_EXTRACT_.

------------------------

Morning Report: Tough start to 2016 1/4/16

Markets are getting rocked to start the new year, with China limit down overnight and Euro markets down anywhere from 2% to 4%. Bonds and MBS are up.

The ISM Manufacturing Index fell to 48.2 from 48.6 in December, which is the second month of contraction in the manufacturing sector. Blame the dollar. A 48.2 reading in the manufacturing PMI would normally be associated with GDP growth of around 1.6%.

Construction Spending fell 0.4% in November and October’s number was revised downward from 1.0% to 0.3%.

Foreign demand for US real estate will continue to grow in 2016. Foreign purchases of US real estate were $87 billion last year compared to $9 billion in 2009. Berlin, London, New York City, and San Francisco are the markets where global hot money are headed.

Tensions are increasing in the Middle East, with Saudi Arabia cutting diplomatic ties with Iran over the execution of a cleric. Saudi Arabia is struggling since its economy is based on redistributing oil money and there hasn’t been a lot of oil money to redistribute lately. They may have miscalculated on trying to drive out fracking – it can be turned on and off with very little expense and time.

------------------------

_GIVEN RECORDS_.
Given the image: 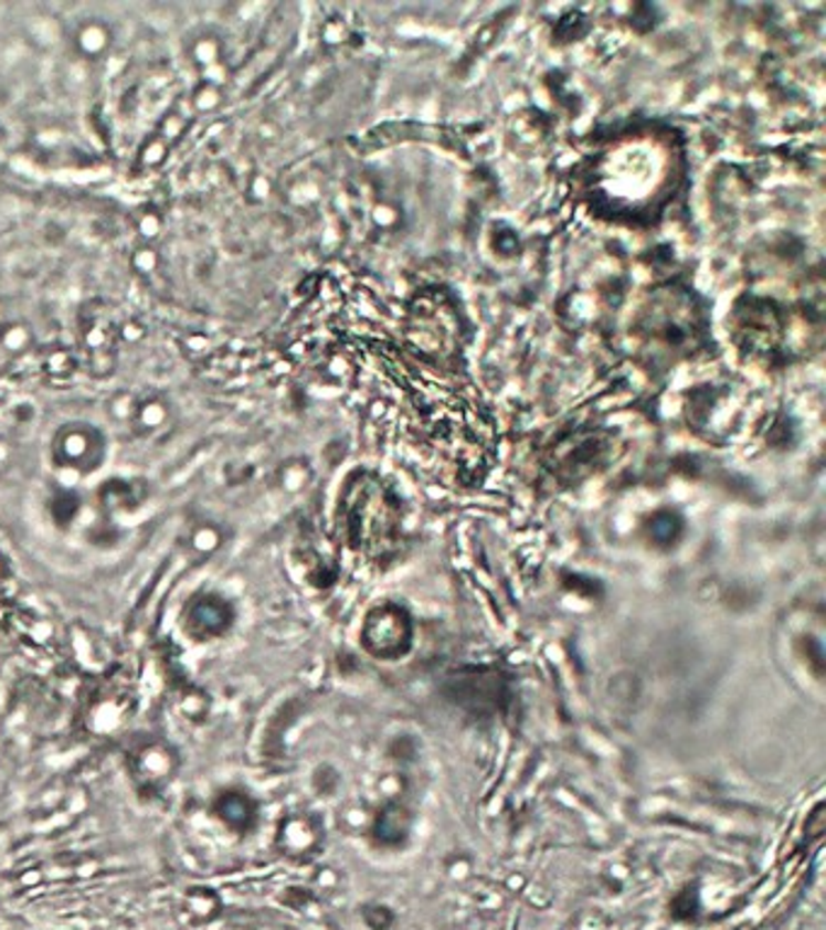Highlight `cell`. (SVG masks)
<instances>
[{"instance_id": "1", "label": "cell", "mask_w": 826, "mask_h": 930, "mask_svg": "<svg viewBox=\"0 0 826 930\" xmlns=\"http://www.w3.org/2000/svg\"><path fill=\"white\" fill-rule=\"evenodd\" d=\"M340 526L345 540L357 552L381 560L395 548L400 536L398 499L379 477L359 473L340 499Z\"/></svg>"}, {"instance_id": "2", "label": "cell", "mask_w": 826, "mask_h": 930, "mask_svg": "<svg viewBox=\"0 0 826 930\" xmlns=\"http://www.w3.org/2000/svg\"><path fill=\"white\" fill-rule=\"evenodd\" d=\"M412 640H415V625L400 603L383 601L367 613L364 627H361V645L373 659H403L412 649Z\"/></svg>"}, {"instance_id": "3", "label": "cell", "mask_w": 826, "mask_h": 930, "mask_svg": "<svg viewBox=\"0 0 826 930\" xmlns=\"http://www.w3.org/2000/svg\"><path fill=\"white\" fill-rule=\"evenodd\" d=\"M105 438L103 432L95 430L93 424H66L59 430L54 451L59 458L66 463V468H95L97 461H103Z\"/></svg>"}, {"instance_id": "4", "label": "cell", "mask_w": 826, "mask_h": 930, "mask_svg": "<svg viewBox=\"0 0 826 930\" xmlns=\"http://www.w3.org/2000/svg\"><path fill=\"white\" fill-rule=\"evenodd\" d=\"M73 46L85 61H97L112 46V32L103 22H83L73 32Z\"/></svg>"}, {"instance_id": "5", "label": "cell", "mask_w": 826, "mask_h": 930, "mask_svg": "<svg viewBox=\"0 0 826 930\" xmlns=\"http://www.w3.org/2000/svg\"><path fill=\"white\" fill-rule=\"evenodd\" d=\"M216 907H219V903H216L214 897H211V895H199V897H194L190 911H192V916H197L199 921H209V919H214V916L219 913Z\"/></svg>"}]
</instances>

------------------------

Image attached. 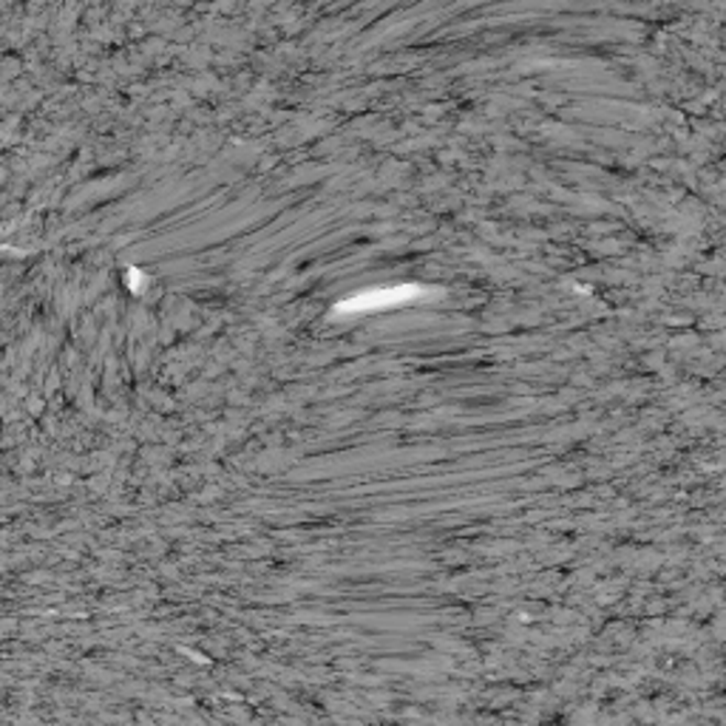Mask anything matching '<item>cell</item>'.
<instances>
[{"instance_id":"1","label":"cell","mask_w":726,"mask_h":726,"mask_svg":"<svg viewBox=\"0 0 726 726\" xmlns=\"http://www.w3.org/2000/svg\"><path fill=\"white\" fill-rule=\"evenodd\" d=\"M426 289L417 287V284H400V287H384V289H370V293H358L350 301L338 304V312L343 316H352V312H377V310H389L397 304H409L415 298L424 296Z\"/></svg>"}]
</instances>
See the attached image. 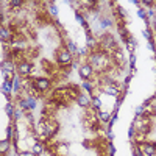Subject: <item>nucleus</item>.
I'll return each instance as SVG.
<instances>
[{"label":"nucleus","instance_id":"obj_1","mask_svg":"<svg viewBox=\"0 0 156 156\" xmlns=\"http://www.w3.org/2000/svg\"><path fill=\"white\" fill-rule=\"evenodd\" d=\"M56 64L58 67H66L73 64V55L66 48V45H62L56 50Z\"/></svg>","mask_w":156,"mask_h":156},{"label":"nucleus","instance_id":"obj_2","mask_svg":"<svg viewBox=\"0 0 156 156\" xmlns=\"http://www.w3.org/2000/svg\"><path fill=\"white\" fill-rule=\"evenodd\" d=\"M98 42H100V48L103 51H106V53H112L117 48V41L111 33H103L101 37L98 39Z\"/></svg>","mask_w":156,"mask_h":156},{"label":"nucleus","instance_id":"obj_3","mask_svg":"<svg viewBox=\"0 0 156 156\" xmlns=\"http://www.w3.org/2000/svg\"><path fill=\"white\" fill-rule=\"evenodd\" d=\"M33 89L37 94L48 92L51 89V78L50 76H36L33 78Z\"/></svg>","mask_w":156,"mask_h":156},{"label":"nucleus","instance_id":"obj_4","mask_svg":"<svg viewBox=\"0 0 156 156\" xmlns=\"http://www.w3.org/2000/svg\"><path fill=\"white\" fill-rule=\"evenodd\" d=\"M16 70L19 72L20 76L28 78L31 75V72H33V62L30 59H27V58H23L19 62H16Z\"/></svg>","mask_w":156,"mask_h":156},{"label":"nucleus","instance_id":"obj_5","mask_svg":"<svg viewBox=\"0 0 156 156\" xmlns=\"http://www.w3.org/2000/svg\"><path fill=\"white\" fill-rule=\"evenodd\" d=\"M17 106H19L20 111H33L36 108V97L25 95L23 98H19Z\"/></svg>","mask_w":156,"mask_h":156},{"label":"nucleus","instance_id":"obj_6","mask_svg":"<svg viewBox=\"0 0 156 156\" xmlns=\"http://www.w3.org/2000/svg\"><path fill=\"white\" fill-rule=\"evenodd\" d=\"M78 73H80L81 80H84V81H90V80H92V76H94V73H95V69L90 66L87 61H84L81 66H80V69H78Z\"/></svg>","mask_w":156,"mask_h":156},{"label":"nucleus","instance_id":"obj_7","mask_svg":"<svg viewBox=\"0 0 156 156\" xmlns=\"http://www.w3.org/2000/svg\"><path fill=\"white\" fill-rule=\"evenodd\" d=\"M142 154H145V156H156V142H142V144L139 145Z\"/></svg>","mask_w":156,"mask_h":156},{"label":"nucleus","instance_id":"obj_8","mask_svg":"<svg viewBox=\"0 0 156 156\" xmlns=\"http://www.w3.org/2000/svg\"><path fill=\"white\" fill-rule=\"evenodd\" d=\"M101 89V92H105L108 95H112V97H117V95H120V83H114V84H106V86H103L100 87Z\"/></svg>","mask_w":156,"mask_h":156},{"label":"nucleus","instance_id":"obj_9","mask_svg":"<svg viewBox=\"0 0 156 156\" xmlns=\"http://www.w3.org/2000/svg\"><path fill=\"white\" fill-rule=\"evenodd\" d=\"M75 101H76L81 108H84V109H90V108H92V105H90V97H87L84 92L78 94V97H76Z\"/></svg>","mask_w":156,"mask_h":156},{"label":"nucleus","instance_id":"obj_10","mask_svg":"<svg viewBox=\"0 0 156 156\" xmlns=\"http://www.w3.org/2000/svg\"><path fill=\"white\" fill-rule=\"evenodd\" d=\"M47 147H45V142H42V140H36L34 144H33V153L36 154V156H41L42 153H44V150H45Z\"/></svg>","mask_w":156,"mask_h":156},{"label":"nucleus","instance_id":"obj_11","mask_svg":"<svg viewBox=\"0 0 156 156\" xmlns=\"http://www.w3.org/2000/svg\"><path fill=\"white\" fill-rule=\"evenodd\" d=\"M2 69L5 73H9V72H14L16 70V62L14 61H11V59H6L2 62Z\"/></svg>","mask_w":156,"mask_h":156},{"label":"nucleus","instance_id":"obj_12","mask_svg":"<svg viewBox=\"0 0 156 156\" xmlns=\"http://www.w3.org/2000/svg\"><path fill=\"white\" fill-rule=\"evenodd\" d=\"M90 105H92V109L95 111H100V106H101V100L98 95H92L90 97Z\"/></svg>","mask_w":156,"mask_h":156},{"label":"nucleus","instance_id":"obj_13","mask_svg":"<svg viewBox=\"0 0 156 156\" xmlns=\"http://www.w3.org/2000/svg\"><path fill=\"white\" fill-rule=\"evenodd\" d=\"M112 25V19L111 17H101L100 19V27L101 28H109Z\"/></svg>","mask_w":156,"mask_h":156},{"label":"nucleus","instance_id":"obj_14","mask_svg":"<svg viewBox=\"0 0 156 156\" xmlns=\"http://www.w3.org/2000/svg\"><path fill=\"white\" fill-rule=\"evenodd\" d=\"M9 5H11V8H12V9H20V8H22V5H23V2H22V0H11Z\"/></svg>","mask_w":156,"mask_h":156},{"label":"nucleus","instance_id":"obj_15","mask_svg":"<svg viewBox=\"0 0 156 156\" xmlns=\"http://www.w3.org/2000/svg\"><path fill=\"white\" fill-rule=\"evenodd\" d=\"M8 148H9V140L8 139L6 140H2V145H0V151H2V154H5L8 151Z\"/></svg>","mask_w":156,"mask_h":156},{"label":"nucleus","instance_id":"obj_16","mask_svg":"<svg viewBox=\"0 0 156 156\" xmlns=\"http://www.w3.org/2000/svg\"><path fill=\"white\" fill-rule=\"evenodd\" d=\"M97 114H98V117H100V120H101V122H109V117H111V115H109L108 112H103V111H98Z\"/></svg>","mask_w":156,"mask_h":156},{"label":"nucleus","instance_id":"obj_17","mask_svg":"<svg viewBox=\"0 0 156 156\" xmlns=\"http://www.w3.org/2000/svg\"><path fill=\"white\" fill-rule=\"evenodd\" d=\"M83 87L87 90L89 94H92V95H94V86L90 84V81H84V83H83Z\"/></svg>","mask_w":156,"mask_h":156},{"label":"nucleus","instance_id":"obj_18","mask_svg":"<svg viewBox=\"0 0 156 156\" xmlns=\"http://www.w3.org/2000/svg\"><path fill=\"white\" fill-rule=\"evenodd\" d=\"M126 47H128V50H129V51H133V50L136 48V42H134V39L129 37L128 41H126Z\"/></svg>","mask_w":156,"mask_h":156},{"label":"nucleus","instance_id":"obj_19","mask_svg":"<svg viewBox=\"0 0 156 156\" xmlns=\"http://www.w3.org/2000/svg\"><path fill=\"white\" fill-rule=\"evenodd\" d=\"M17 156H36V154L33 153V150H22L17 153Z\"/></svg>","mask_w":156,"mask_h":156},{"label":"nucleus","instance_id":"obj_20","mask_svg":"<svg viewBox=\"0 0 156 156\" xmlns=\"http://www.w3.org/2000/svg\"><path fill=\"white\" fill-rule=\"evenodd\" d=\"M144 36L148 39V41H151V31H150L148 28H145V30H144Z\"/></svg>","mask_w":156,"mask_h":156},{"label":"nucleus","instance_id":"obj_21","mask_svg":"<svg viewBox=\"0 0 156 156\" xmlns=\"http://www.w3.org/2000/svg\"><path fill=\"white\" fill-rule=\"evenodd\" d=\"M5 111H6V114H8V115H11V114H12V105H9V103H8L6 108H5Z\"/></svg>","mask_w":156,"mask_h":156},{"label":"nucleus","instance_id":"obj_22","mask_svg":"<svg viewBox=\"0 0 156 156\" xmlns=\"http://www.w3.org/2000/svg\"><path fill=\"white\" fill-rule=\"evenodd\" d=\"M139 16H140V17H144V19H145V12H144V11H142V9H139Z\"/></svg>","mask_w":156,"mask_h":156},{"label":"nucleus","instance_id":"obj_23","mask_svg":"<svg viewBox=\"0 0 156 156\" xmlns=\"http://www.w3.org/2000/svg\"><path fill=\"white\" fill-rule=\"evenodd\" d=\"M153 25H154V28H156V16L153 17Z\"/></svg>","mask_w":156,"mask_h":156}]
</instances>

------------------------

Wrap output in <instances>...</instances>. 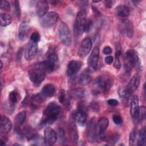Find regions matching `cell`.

------------------------

_TO-DO LIST_.
(1) In the market report, how much did foreign buyers spend on US real estate last year?
(2) Pick up the market report after its last sentence and keep it going.
The lines have nothing to do with this.

_ANSWERS TO THE EXERCISE_.
(1) $87 billion.

(2)
41 Responses

  1. Fristies!


  2. Everyone freaks out over fracking but according to my daughter, it’s not really bad for the water table or anything else really, and we need the oil from it. She’s doing a lot of community outreach in CO re fracking and has done pretty extensive research on it.

    She was actually in charge of her company selling off the drilling rights to a big area she convinced her bosses, and the buying party, has a lot of oil in WY and CO. It’s one of the only real hot drilling areas right now because most of the companies can’t afford to drill until the price per barrel comes back up!

    It’s fun picking her brain on the subject of oil……LOL. Most of her friends she graduated with, who are now in Houston, are in fear of losing or have lost their jobs but her Denver/Houston company is in good shape and she gets to stay in Denver indefinitely.


      • I’m sure she’d get a kick out of that and would probably verify with her fiance (he’s much more diversified) what’s really going on in the world, as she is one of those with a one track mind and interest.

        Right now it’s oil and the science of getting it out of the ground. The rest would be gibberish to her and her first instinct would be not to trust anything she read……….I think!

        But, they’re still democrats, so who knows???

        I’ll send that to her though……..she’ll laugh at least……:)


    • OMG–she’s sold out!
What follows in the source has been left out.